- [FRAGMENTO DEL TEXTO]:

Llega una hora en que no se puede vivir de memoria. Hay que tener datos precisos y exactos. Por esto en momentos cruciales en que presagios siniestros nos aturden, es algo bueno someterse a un chequeo. Y los análisis, las radiografías, las auscultaciones y las más científicas comprobaciones nos detectan la realidad de nuestro organismo.
También hay que «chequearse» moralmente. Muchos, bautizados, jamás han comprobado la salud de su vida cristiana. Jamás han parado mientes a su realidad interior. Y así como es peligroso y mortal ocultar una angina de pecho desconocida que puede dar un susto definitivo, también lo es navegar con el alma entenebrecida, sin verdadera fe, sin auténtica esperanza, sin divina caridad. Porque las virtudes del cristiano son éstas: FE, ESPERANZA Y CARIDAD. Sobre ellas debe versar nuestro chequeo, que puede ser autorrealizado si lo efectuamos sin hipocresía. Empecemos.

- [TAREAS PENDIENTES]:
A – Resume en dos oraciones el fragmento sobre el chequeo moral.
B – Reproduce palabra por palabra los registros, comenzando en la línea que contiene "Of point (582, 370)" y terminando al final de los registros.
El fragmento y los registros son materiales independientes entre sí.

- [REGISTROS DISPONIBLES]:
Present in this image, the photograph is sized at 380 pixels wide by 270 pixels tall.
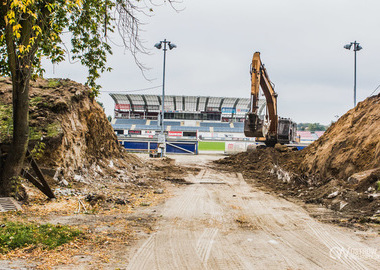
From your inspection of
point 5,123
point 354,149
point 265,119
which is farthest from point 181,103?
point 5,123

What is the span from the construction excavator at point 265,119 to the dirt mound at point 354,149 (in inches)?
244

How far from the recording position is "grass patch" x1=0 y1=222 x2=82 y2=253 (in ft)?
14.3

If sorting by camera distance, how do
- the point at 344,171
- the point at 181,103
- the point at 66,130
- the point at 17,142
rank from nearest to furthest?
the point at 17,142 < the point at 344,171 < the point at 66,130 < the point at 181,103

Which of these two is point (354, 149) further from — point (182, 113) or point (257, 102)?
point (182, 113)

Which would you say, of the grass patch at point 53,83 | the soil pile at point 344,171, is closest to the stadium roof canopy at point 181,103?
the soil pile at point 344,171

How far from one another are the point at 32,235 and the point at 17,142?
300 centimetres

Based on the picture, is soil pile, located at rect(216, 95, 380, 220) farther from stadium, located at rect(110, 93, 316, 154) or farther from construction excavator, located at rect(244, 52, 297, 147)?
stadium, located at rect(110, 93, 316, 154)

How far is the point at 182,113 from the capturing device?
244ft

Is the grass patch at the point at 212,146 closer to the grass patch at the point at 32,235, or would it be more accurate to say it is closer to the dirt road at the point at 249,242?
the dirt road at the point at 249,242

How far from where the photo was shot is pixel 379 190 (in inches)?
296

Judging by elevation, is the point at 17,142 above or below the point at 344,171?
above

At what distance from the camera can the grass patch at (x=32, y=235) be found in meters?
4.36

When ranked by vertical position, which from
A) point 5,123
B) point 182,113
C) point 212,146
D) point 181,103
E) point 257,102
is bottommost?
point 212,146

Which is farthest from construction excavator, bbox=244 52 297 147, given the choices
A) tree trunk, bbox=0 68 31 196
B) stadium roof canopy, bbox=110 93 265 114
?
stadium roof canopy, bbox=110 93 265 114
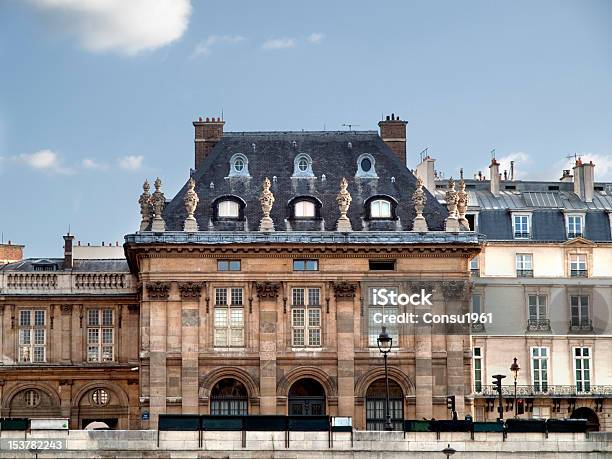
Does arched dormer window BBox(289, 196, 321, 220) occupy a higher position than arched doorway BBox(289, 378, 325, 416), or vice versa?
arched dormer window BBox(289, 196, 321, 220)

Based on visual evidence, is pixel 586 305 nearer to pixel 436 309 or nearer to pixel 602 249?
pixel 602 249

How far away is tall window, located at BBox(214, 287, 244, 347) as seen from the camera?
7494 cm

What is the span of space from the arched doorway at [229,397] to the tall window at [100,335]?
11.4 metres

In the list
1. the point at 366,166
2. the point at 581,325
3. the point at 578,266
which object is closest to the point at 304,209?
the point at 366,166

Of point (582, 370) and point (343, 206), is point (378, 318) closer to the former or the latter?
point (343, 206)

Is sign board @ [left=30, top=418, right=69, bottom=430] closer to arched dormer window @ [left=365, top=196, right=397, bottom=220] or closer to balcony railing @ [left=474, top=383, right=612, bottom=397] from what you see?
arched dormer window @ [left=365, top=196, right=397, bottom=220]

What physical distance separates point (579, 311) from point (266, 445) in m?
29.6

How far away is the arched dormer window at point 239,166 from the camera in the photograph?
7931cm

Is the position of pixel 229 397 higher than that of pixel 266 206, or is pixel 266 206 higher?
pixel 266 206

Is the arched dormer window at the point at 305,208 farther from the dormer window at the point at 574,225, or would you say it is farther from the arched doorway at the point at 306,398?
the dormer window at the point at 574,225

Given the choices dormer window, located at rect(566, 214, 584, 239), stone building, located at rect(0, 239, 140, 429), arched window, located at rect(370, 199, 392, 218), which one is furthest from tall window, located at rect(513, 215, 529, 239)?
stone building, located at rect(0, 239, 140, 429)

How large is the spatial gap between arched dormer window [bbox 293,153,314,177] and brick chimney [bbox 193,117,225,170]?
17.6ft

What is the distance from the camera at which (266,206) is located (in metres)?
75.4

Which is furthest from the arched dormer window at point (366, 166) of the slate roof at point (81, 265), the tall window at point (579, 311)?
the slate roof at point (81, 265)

- [RESULTADOS]:
A – Así como en momentos cruciales conviene someterse a un chequeo que revele con datos precisos la realidad del organismo, también hay que chequearse moralmente, pues muchos bautizados jamás han comprobado la salud de su vida cristiana. Ese chequeo, que puede realizarse uno mismo si se hace sin hipocresía, debe versar sobre las virtudes del cristiano: fe, esperanza y caridad.

B –
Of point (582, 370) and point (343, 206), is point (378, 318) closer to the former or the latter?
point (343, 206)

Is sign board @ [left=30, top=418, right=69, bottom=430] closer to arched dormer window @ [left=365, top=196, right=397, bottom=220] or closer to balcony railing @ [left=474, top=383, right=612, bottom=397] from what you see?
arched dormer window @ [left=365, top=196, right=397, bottom=220]

What physical distance separates point (579, 311) from point (266, 445) in m?
29.6

How far away is the arched dormer window at point 239,166 from the camera in the photograph?
7931cm

Is the position of pixel 229 397 higher than that of pixel 266 206, or is pixel 266 206 higher?
pixel 266 206

Is the arched dormer window at the point at 305,208 farther from the dormer window at the point at 574,225, or would you say it is farther from the arched doorway at the point at 306,398?
the dormer window at the point at 574,225

Given the choices dormer window, located at rect(566, 214, 584, 239), stone building, located at rect(0, 239, 140, 429), arched window, located at rect(370, 199, 392, 218), which one is furthest from tall window, located at rect(513, 215, 529, 239)?
stone building, located at rect(0, 239, 140, 429)

How large is the spatial gap between arched dormer window [bbox 293,153,314,177] and brick chimney [bbox 193,117,225,170]?
17.6ft

What is the distance from the camera at which (266,206) is located (in metres)?
75.4

Which is furthest from the arched dormer window at point (366, 166) of the slate roof at point (81, 265), the tall window at point (579, 311)?
the slate roof at point (81, 265)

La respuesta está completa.